> Document extract
# Would you pay more for a extra wide parking space?



## T.D.K (Mar 16, 2011)

I know I would.

Parked up in town (right at the back) to get some cigarettes and a quick look around, came back to find a van next to me, who was well parked next to me but I could barely get into the car.

The GTC's doors are so wide, it took me five minutes to get into it *AND* I took my shoes off too in case I touched the door card 

If they had extra wide bays at extra cost, I would have happily paid £1-2 extra for the privilege 

Would you?


----------



## Derekh929 (Aug 28, 2011)

Sure would but all this extra parking zone's is killing small businesses , take Brighton for example last 3 years gone down their after Goodwood FOS for fish supper this year had to pay £3.50 at after 7pm to park to get my supper free the two years before that needless to say won't be going back rip off i'm affraid and the Chip Shop and rates payer will be the loser, sorry for the rant


----------



## millns84 (Jul 5, 2009)

Absolutely, I'd go to great lengths to minimise the risk of damage to my car.

Our local Sainsbury's has what they call "comfort" parking in one part of the car park and the spaces are about the same size as a disabled bay.


----------



## T.D.K (Mar 16, 2011)

millns84 said:


> Absolutely, I'd go to great lengths to minimise the risk of damage to my car.
> 
> Our local Sainsbury's has what they call "comfort" parking in one parts of the car park and the spaces are about the same size as a disabled bay.


Hmmm..I've never seen those. I bet they are always full though.


----------



## cmillsjoe (Jun 20, 2012)

just park between two


----------



## T.D.K (Mar 16, 2011)

cmillsjoe said:


> just park between two


True but you run the risk of someone thinking 'prat' and making a point by parking extra close and possibly denting your car.

> Stated goal 1
Reproduce the rows between the line holding "red shirt, bbox=89/377/136/400" and the end of the rows, inclusive, and multiply every number in their answers (the box coordinates and the distance) by 1.4, rounding to whole numbers with halves going up. Leave the pictures out.
The forum thread about extra wide parking spaces and the rows after it have nothing to do with each other.

> Data excerpts
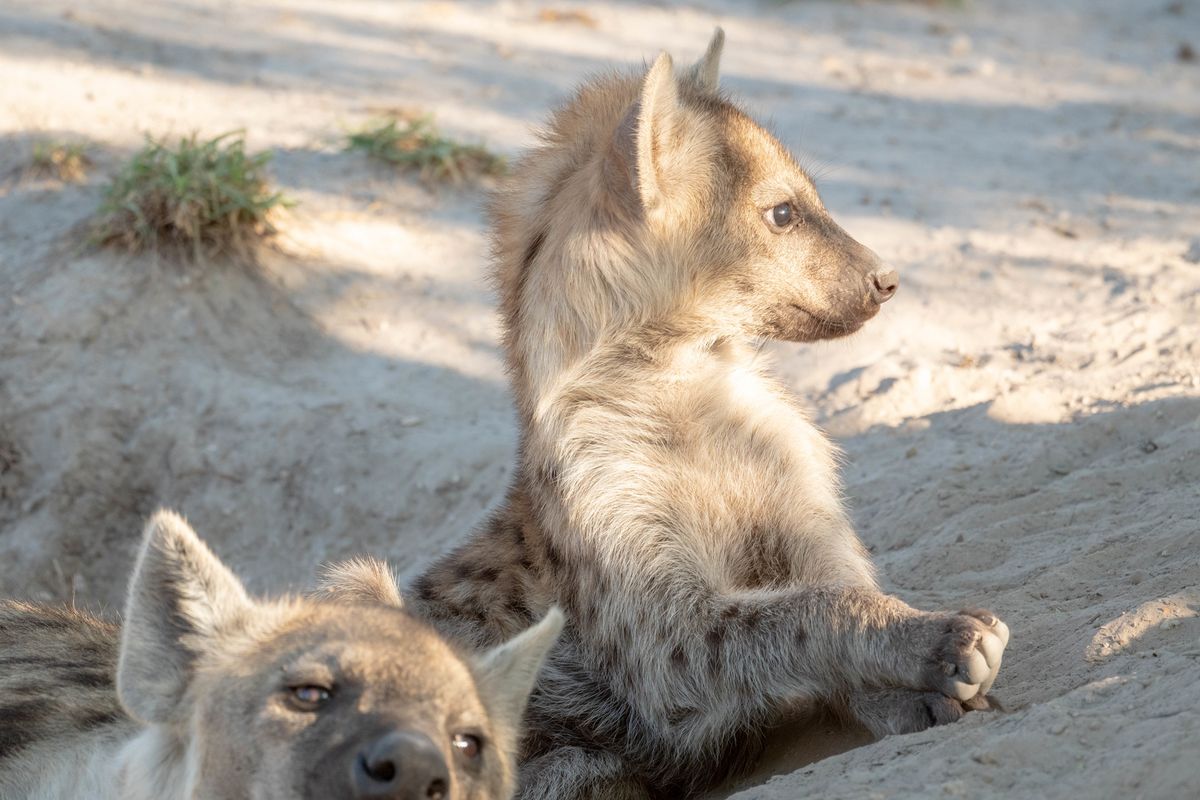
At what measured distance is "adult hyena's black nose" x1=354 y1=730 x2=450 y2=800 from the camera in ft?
7.40

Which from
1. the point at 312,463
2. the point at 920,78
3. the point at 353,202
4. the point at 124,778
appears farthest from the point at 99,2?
the point at 124,778

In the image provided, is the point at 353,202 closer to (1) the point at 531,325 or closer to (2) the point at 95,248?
(2) the point at 95,248

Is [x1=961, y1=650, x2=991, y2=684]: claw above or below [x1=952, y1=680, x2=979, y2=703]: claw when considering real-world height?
above

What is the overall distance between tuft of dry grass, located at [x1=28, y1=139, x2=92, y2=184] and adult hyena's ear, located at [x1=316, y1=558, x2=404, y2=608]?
12.1 ft

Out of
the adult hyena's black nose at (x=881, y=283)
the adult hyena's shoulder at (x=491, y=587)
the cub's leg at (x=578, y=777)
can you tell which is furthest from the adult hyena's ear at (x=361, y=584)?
the adult hyena's black nose at (x=881, y=283)

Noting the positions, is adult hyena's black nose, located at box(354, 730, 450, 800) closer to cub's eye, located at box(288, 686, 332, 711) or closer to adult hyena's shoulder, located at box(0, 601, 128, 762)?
cub's eye, located at box(288, 686, 332, 711)

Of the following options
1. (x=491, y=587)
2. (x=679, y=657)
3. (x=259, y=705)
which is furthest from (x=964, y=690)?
(x=259, y=705)

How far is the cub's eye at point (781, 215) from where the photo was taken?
12.2 ft

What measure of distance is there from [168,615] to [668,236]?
1.58 metres

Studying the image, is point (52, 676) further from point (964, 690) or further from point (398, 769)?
point (964, 690)

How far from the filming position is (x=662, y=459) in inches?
144

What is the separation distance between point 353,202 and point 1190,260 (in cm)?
387

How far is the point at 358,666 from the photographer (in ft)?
8.16

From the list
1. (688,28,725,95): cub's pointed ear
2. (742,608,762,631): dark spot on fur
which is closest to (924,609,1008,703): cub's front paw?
(742,608,762,631): dark spot on fur
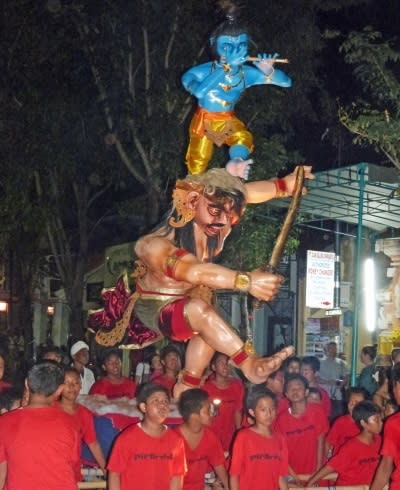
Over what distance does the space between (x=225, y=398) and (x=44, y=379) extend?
10.3ft

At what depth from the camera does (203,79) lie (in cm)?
550

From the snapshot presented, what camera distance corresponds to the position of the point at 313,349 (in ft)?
50.0

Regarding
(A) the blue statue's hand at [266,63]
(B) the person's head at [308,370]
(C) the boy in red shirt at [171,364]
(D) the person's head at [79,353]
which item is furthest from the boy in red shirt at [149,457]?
(D) the person's head at [79,353]

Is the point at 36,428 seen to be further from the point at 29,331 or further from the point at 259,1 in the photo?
the point at 29,331

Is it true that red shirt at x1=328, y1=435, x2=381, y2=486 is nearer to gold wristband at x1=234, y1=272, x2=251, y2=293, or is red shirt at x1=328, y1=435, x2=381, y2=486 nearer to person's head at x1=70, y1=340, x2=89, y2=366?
gold wristband at x1=234, y1=272, x2=251, y2=293

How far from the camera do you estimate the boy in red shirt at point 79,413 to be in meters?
5.17

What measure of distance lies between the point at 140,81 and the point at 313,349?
6.51m

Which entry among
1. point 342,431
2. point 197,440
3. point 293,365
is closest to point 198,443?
point 197,440

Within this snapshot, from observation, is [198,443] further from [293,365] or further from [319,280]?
[319,280]

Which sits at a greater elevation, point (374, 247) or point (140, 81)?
point (140, 81)

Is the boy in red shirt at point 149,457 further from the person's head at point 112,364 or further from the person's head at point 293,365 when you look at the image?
the person's head at point 293,365

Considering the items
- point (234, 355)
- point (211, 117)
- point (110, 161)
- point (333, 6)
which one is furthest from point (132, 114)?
point (234, 355)


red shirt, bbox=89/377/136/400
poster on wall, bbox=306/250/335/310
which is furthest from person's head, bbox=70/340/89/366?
poster on wall, bbox=306/250/335/310

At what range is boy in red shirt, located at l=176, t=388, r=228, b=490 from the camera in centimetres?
509
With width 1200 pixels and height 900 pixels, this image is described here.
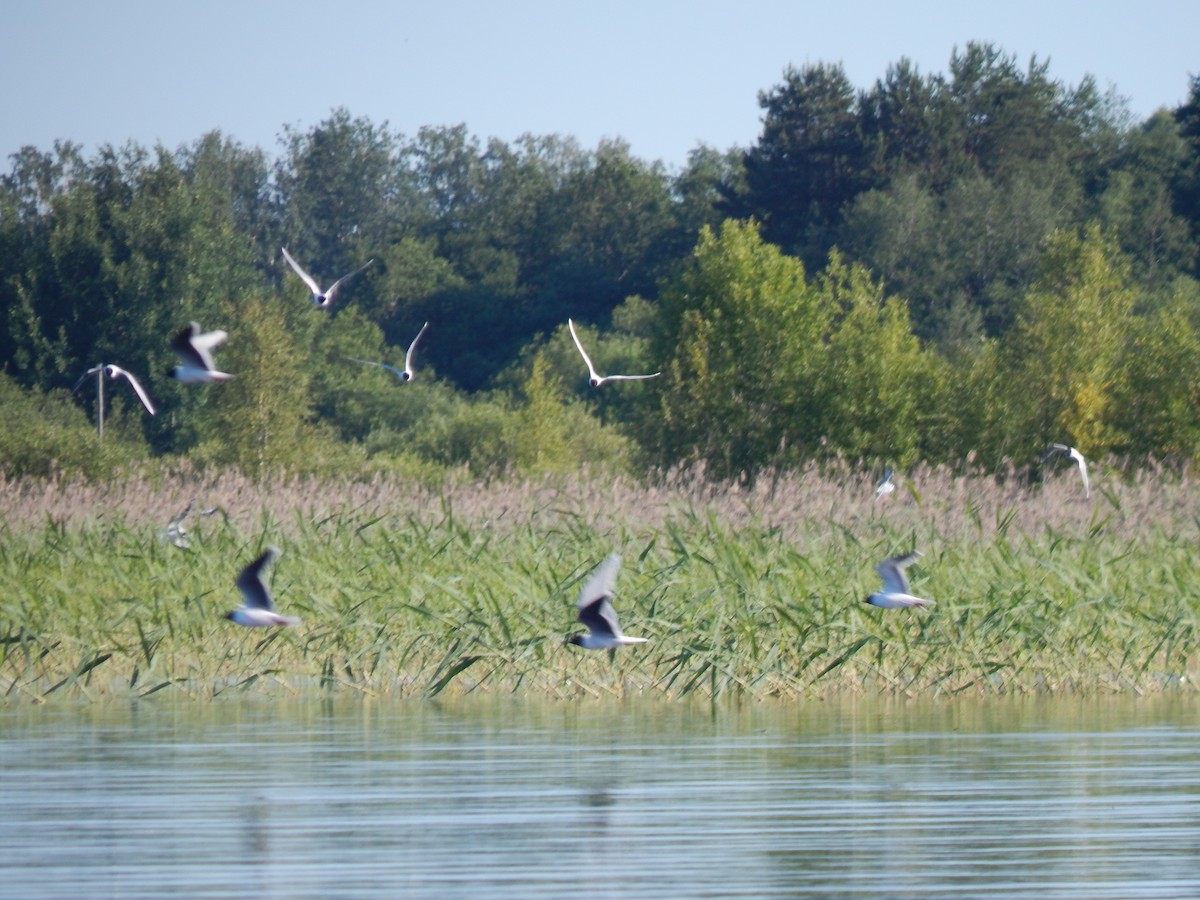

> Stated goal 2
Duplicate the forum thread on extra wide parking spaces word for word between "Parked up in" and "(Aug 28, 2011)", inclusive.

> Correct output 1
red shirt, bbox=89/377/136/400
poster on wall, bbox=306/250/335/310
which is furthest from person's head, bbox=70/340/89/366?
poster on wall, bbox=428/350/469/434

At what range is boy in red shirt, located at l=176, t=388, r=228, b=490 from the camera in centimetres?
713
With width 1200 pixels and height 900 pixels, this image is described here.

> Correct output 2
Parked up in town (right at the back) to get some cigarettes and a quick look around, came back to find a van next to me, who was well parked next to me but I could barely get into the car.

The GTC's doors are so wide, it took me five minutes to get into it *AND* I took my shoes off too in case I touched the door card 

If they had extra wide bays at extra cost, I would have happily paid £1-2 extra for the privilege 

Would you?


----------



## Derekh929 (Aug 28, 2011)